Yo he dado muchas veces clase de lectura (explicada, desde luego) que ha durado más de hora y media, sin cansancio alguno para los niños, por la variedad de temas y el cambio frecuente de la conversación a la lectura y de la aclaración a la pregunta, y viceversa; y también he dado muchas clases (breves o largas, según) a petición de los mismos chicos, y he repetido una misma lección tres y cuatro días seguidos, no mirando jamás otro reloj que la expresión de la cara de los alumnos, para ver cuándo se cansaban. Este es el mejor horario: al observar la distracción imperiosas y general de los niños, consecuencia de la fatiga, suspender la lección.

Para que el maestro note esa fatiga no hace falta sino que no sea ciego y sordo; menos aún, que no carezca de esa sensibilidad cognoscitiva no especializada que pudiéramos llamar circopática: percepción de lo inmediato, sin el intermedio de los sentidos.

Mesurada, y lógica con la actitud que antes señalé, la crítica breve, pero sustanciosa, del «método de la asociación de ideas». «Pudiera ser, afirmas, que el Método Decroly quedara reducido a esta recomendación: conviene que se presenten las ideas todo lo unidas y dependientes que sea posible, así como el Plan Dalton a esta otra: conviene que los niños trabajen, con el solo estímulo de la propia responsabilidad.»
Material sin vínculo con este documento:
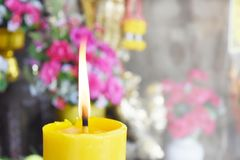 Bright style background. Burning candles and flowers for worship. And empty right space for text stock photography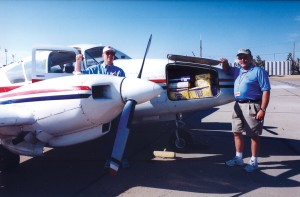 L to R: Tim Barrios inspects his engine as Lynn Kusy, executive director of Williams Gateway Airport, checks out the supplies loaded in the aircraft's nose.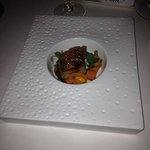 third course, pig belly, on a hot plate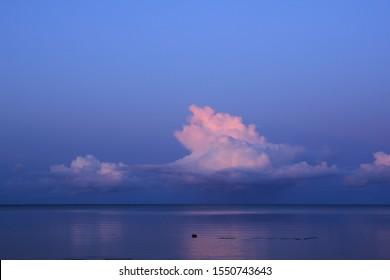Cumulus cloud over Lake Vanern. Sunset scene seen from Vita Sannar, Mellerud.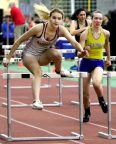 From left, Kylie Neretich of Naugatuck and Faith Rousseau of Seymour compete in the 55 meter Hurdles during the NVL indoor track championships in New Haven Monday. Steven Valenti Republican-American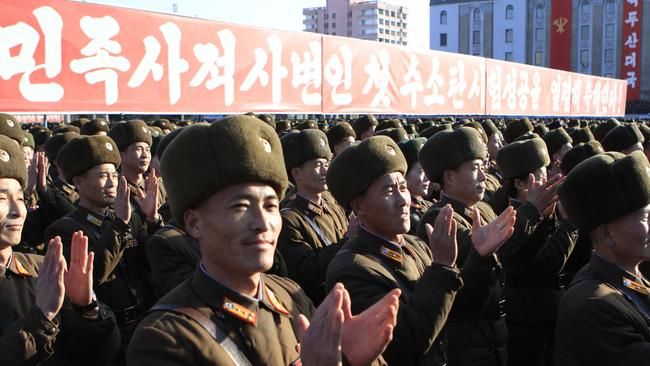 Show of force ... North Korean military personnel clap hands in a rally after North Korea said it had conducted a hydrogen bomb test. Picture: AP/Jon Chol Jin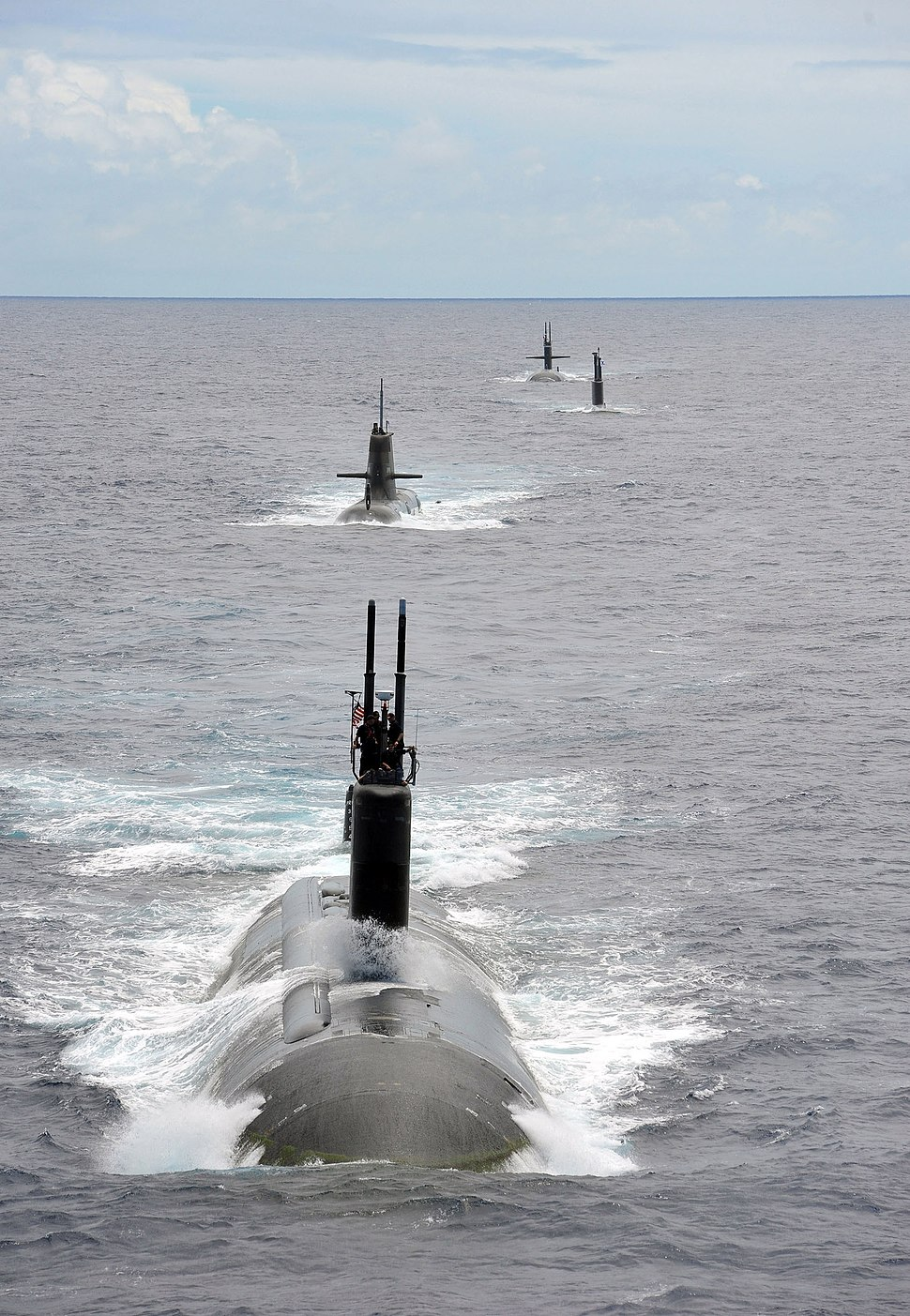 USS Charlotte (SSN 766) steams in a close formation at RIMPAC 2014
En lo que no estoy conforme, amigo mío es en el desdén que te inspira la escuela muy instructiva.

A este propósito, transcribo las siguientes líneas de una reciente conferencia mía ante los maestros de Madrid: «Las escuelas primarias serán siempre, si han de ser útiles, esto es, adecuadas a la vida culta, escuelas del noble arte de leer, escribir y contar». Sus alumnos, como los de ciertas escuelas que hemos conocido, deberán exponer con lenguaje propio y correcto, y en perfecta concordancia con la pregunta, cuanto se les proponga acerca de un programa, bastante completo, de primera enseñanza; explicar el sentido de cuantas palabras se contienen en los libros de lectura, entre las que deberán estar incluidas algunas antologías de nuestros poetas de todas las épocas; señalar con rapidez y precisión en los mapas las extensiones o los puntos pedidos, con tal de que unas y otros sean de verdadera importancia; redactar correctamente y sin faltas graves de ortografía así cartas, recibos y notas como extractos de lo leído o reseñas de lo hecho o de los presenciado; resolver problemas de aritmética (incluyendo proporciones y raíces y los volúmenes de los cuerpos regulares) en los que se pruebe el conocimiento familiar de estas materias, y problemas sencillos de geometría y de física; todo lo cual es perfectamente compatible con la formación del carácter y la educación por la disciplina, el consejo, el ejemplo propio y el dechado ajeno. Y no sólo es compatible, sino coadyuvante, porque la enseñanza es una cosa formativa y entre ella y lo con motivo de ella, casi, casi... casi lo único formativo.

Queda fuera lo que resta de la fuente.